Understand the solution space for each customer. This has several dimensions, starting with the customer’s current and potential total value, both in absolute terms and relative to other customers. It also reﬂects what you are willing to do to tap that potential: What alternatives does the customer have? What are you willing to trade in a negotiation in order to close a deal? This task requires strong diagnostic and scenario-building capabilities that go far beyond the traditional narrow focus on price-quantity tradeoﬀs.

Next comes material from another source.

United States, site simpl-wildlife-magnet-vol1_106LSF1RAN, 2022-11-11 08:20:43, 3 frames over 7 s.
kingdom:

Set and manage the framework. This is the primary role of the central pricing team. That phrase might conjure up the image of an army of pricing specialists. But this new mandate requires a much smaller team to maintain tools and analytics at a state-of-the-art level. The team sets and manages the framework and deﬁnes the parameters for the solution spaces, but it does not run or control every activity. This team also ensures that software follows strategy and not vice versa. Software is a necessary component, but by no means is it suﬃcient.

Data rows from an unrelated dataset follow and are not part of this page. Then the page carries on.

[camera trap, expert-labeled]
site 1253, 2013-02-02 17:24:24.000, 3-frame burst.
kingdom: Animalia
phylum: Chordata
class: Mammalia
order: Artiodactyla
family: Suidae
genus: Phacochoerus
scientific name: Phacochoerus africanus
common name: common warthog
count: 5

Deﬁne an integrated reporting system. Smart pricing authority requires much stronger reporting than prior models. Because decision-making is widely distributed rather than concentrated in a central team, reporting needs to be integrated across multiple functions and have clear metrics that product,
operations, manufacturing, sales, and marketing can understand and align on. Reporting also serves as the basis for sales incentives, which are linked to total customer value. Integrated reporting also exposes areas where the framework is oﬀ, allowing the central team to quickly identify the source of
misalignment, make any needed adjustments, and communicate the changes.
Several factors can slow progress toward a more sophisticated model, including entrenched legacy systems, internal and market inertia, and the hard reality that pricing might not be a high corporate priority. An organization will struggle to follow the steps listed above unless the person with the ultimate proﬁt-and-loss responsibility owns the process. In some companies, this responsibility rests with the head of a business unit, while in others it rests with the CEO.
When it comes to eﬀorts to evolve an organization’s revenue management practices, tools, and processes, the starting point is never the same and the exact end state may vary, but our experience has shown that companies can make a successful—and rapid—transformation to smart pricing authority regardless of their current governance model. Such transformations share two characteristics.
First, they beneﬁt from a test-and-learn approach, because there is neither perfect data at the beginning nor a perfect outcome from each step.
Second, they tend to be self-funded through a series of steps that put strategy ahead of tools and cross-functional coordination ahead of rigid processes.
Companies make the most of their investments in pricing teams and technology when they focus on the new job of pricing: maximizing customer value. That means creating the right solution spaces for salespeople rather than overemphasizing price points, and it means turning pricing professionals into revenue managers who advise sales teams based on models calibrated around product, promotion, contract terms, price, and service elements. With smart pricing authority, the eternal question of whether pricing should be centralized or decentralized becomes moot. When the focus of the organization is on achieving the best deal rather than the best price, the answer is a balance of both.